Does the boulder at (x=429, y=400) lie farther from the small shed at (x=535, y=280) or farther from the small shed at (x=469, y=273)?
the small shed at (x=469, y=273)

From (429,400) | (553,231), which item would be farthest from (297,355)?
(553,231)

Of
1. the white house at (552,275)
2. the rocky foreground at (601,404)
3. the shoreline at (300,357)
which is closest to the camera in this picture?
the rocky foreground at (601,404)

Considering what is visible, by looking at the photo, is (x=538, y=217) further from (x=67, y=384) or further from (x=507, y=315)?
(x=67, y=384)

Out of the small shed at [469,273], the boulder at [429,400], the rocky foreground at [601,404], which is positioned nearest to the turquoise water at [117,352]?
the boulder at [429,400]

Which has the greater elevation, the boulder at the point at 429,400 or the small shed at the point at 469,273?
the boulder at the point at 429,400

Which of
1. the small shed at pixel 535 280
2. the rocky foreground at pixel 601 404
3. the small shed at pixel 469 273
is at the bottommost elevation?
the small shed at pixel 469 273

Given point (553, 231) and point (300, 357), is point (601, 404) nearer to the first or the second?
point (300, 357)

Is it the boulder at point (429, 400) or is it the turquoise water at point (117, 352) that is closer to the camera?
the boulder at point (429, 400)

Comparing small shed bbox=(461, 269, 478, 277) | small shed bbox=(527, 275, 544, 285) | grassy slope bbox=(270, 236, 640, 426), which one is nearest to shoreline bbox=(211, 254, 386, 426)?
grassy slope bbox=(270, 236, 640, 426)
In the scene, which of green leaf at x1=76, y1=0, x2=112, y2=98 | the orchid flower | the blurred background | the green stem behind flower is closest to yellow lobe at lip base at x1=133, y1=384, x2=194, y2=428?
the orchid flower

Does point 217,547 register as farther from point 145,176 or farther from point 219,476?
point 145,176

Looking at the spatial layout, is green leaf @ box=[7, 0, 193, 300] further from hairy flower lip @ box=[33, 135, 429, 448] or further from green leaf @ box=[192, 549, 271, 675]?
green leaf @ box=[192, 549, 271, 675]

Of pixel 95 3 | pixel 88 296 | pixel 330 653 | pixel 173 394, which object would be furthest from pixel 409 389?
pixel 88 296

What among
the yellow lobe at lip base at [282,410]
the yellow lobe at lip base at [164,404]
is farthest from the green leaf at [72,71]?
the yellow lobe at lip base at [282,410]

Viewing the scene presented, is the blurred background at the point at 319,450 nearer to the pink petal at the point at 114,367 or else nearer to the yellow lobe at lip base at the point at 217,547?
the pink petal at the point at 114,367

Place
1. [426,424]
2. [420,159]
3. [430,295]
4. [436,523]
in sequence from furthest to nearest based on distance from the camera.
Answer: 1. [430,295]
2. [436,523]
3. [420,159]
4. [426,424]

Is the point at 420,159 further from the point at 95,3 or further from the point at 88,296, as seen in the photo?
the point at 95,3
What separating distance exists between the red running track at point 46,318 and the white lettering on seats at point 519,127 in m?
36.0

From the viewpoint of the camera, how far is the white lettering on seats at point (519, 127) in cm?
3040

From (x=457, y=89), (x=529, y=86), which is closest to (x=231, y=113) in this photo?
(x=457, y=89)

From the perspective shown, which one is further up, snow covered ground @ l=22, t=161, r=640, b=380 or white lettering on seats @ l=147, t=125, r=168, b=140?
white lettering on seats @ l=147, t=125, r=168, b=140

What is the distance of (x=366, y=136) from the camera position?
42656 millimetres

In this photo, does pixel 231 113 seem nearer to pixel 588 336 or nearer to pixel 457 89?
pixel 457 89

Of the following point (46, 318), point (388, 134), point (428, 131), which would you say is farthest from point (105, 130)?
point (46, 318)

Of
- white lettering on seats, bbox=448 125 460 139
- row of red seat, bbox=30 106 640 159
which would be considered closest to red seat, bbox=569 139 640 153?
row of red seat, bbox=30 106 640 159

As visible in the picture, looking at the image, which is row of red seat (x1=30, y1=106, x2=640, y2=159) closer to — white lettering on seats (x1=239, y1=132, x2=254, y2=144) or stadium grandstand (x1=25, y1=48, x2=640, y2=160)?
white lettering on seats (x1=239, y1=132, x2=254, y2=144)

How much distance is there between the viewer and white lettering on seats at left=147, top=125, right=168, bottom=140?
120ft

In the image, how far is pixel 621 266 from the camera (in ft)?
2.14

§ Given instruction
Convert the records into a numbered list, starting at the line that contains "How much distance" and ending at the end of the records, leaving out blank lines.

§ The output
1. How much distance is there between the viewer and white lettering on seats at left=147, top=125, right=168, bottom=140?
2. 120ft
3. In the image, how far is pixel 621 266 from the camera (in ft)?
4. 2.14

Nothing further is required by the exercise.